3. Freedom of seafarers to leave their employment. The Committee previously requested the Government to amend the provisions of section 56 of Executive Decree No. 05-102 of 26 March 2005 establishing the conditions of employment of seafarers in merchant shipping and fisheries, so as to enable a seafarer to leave his or her employment after expiry of the notice period if he or she is not on national territory at that time. Effectively, pursuant to section 56, the employment relationship may on no account be terminated outside the national territory. Moreover, any seafarer wishing to terminate an employment relationship must inform the shipowner in writing, and the latter has 15 days following receipt of the letter to accept or refuse the resignation request (sections 53 and 55).
The Government indicates that the legal framework regulating maritime transport is under revision, at the initiative of the Ministry of Transport. The Committee hopes that the Government will take the necessary measures, as part of this revision, to revise Executive Decree No. 05-102 of 26 March 2005, so as to enable a seafarer to leave his or her employment after expiry of the notice period if he or she is not on the national territory at the time.
Article 2(2)(c). Prison labour. Hiring out of prison labour to private enterprises. The Committee refers to section 100(2) of Act No. 05-04 of 6 February 2005, issuing the Code on the organization of prisons and the social rehabilitation of prisoners, which permits the hiring out of prison labour to private enterprises, without the voluntary nature of the prisoner’s work being provided for under national legislation.
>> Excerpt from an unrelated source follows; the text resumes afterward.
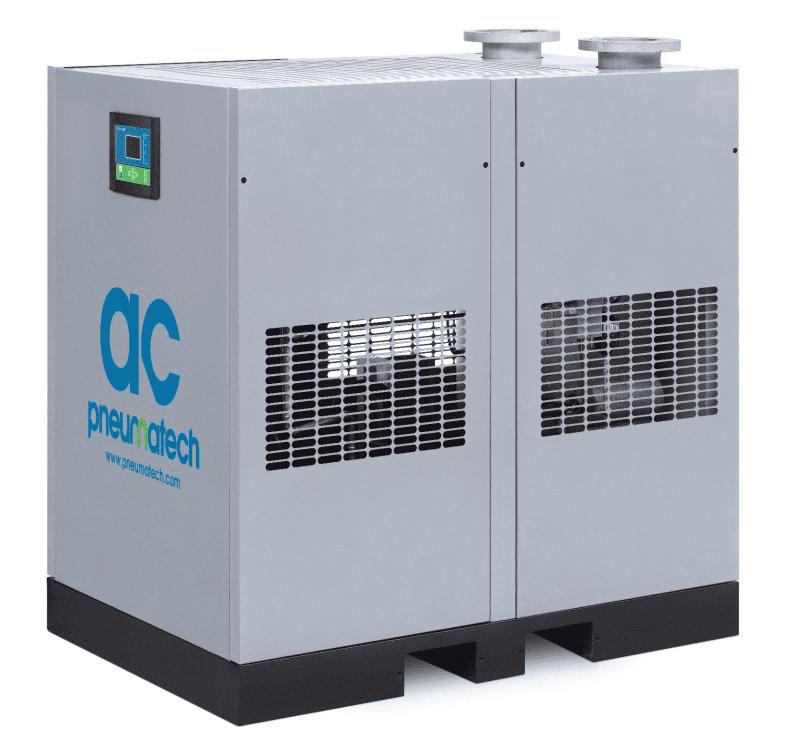 Pneumatech Cycling Dryers – AC VSD Series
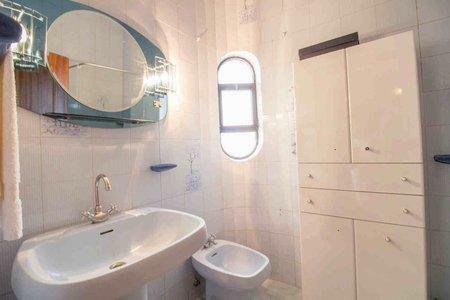 Image 16, 5 Bedroomed Villa : PV3528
The Government indicates in this regard that work in prison promotes rehabilitation through the acquisition of new occupational skills, improved employability and the preparation of a personal project. It is based on the voluntary participation and responsibility of the prisoner, and assignments are decided following consultation of the Committee for the Execution of Sentences. The prisoners are remunerated and receive a certificate of skills on leaving prison. The Government also indicates that no prisoner was employed in private establishments under section 100(2) of the Act in 2022 and during the first quarter of 2024.
The Committee takes good note of this information. It recalls that, to be compatible with the Convention, prisoners working for private enterprises must have given their formal, free and informed consent and that conditions are in place approximating to a free labour relationship. In these circumstances, the Committee requests the Government to continue to indicate whether prisoners have been placed at the disposal of private enterprises under section 100(2) of Act No. 05-04 and if so to: (i) clarify whether the persons consent formally and freely to the work undertaken; (ii) communicate a copy of the “model agreement establishing the general conditions and nature of employment of prison labour” concluded in the event of providing labour, stipulated in section 103 of Act No. 05-04; and (iii) indicate the number of prisoners who work for private entities in this context and the guarantees by which they are covered in practice.